An early age of the anthropomorphic phantoms (5 years-old), an intermediate age (8-years-old) and the older one (10 years-old) were chosen to calculate the doses by MC simulations, aiming a consistency between the image quality assessment and dosimetry. In general, an average increase of 36% (32–40%) in the effective doses was detected in the younger age (5 years-old) in comparison to the older (10 years-old), markedly for higher dose protocols (P1 and P2 – 40% of increase). In addition, voxels phantoms of male children were chosen considering that MC calculations demands plenty computational time and workflow. Male/female MC simulations were subject of previous studies of our group5,18 and it was already demonstrated that doses were slightly lower in males than females. Despite this slight disparity, difference in organ doses (+/−5%) could be considered within the statistical uncertainty of the MC dose calculation5. However, results of the present and previous studies5 emphasize the need of age-specific voxels models, as large dose differences were calculated among the simulations performed at the same exposure conditions using models of different ages.

It is important to stress that the optimization strategies suggested here can be applied for one specific CBCT unit (CS9300). For instance, as the mAs reduction is more dose efficient than a kVp reduction, we can try reducing mAs even more than the lower limit of CS9300, keeping or not, “diagnosticable” images. There are many CBCT devices currently in the market, allowing a number of variations in technical and exposure factors. The range of effective radiation dose delivered by those devices is wide (around 10 to 1200 µSv), while the image quality varies drastically within and between CBCT units19,20,21. For this reason, the protocols must be carefully evaluated and chosen according to the diagnostic needs, imaging requirements and patient features. If the CS9300 unit allows to widely adjust the tube voltage and current, the voxel size remains fixed by the reconstruction process. Namely, intermediate voxel sizes, between 180 µm (P4) and 400 µm (P5), cannot be selected, hence evaluated. Also, voxel size selection should be indication-specific. For instance, autotransplantation with replica printing requires a different parameter set-up than a diagnostic task for dental trauma2,18. Moreover, even though reconstruction is based on Feldkamp, David, Kress (FDK) algorithm in current commercially available CBCT units, iterative approaches may be promising methods to reduce the required projections, thus the dose, while maintaining the image quality22,23,24. Further studies are required to overcome these limitations and take into account the constant technical evolutions. In this context, the present results emphasize these needs and possibilities towards optimization according to ALADA and ALADAIP principles2,3.

Based on phantoms, the present study did not consider the negative effect of the potential patient motion, a daily issue especially with children, resulting in blurring that harms the images reading. To limit motion artefacts, selection of fast scan protocols, implying reduced time of exposure and/or number of projections, should be balanced with the required image quality according to the ALADAIP principle2. Recently, methods for detection and correction of motion artefacts have been proposed25,26; undoubtedly these are promising tools towards optimization strategies.

In conclusion, the results of this research task highlight the possibility to achieve a considerable decrease in the effective dose, while keeping the required image quality for paediatric CBCT diagnostics.
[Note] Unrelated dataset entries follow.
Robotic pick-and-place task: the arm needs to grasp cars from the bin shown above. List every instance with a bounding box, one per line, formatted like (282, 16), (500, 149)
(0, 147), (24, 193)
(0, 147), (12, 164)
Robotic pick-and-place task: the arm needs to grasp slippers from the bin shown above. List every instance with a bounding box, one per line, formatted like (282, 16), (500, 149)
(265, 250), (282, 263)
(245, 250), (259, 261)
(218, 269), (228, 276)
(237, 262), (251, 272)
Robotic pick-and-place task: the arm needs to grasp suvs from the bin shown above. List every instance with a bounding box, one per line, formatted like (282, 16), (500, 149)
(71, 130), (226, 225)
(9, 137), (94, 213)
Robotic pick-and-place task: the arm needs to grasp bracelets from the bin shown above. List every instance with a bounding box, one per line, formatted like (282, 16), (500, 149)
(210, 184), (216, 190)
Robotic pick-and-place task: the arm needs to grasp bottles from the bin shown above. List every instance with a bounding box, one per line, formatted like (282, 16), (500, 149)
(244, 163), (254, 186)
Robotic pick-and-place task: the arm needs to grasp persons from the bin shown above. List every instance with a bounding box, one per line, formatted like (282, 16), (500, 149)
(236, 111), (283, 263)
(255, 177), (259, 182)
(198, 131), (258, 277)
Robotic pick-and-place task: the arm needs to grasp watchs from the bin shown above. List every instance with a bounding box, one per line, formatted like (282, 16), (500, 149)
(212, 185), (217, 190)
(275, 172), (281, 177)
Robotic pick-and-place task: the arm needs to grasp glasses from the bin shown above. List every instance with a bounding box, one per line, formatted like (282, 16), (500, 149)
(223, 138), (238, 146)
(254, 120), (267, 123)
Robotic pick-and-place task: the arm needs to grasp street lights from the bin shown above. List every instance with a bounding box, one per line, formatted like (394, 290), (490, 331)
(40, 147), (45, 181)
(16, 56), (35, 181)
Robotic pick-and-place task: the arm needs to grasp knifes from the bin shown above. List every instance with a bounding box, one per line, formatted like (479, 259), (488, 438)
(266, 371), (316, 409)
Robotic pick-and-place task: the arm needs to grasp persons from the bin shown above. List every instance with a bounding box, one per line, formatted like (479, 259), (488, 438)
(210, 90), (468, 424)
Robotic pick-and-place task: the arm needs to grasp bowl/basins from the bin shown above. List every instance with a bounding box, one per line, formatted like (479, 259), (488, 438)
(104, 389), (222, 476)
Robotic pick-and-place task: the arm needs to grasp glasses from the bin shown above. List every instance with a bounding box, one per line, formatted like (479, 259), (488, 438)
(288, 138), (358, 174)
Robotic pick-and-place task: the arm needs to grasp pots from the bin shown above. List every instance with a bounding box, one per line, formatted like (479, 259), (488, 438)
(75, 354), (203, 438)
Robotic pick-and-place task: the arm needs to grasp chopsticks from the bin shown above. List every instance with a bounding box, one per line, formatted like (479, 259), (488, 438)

The protocol P4, combining relatively low mAs (16) and kVp (70) with a small voxel size (180 µm) seems to be the optimal option under the tested conditions, due to the low effective dose associated to high image quality scores. Therefore, there is a pressing need for indication-oriented optimization in the paediatric diagnostic field, considering the diagnostic needs and specific image requirements together with age and gender data.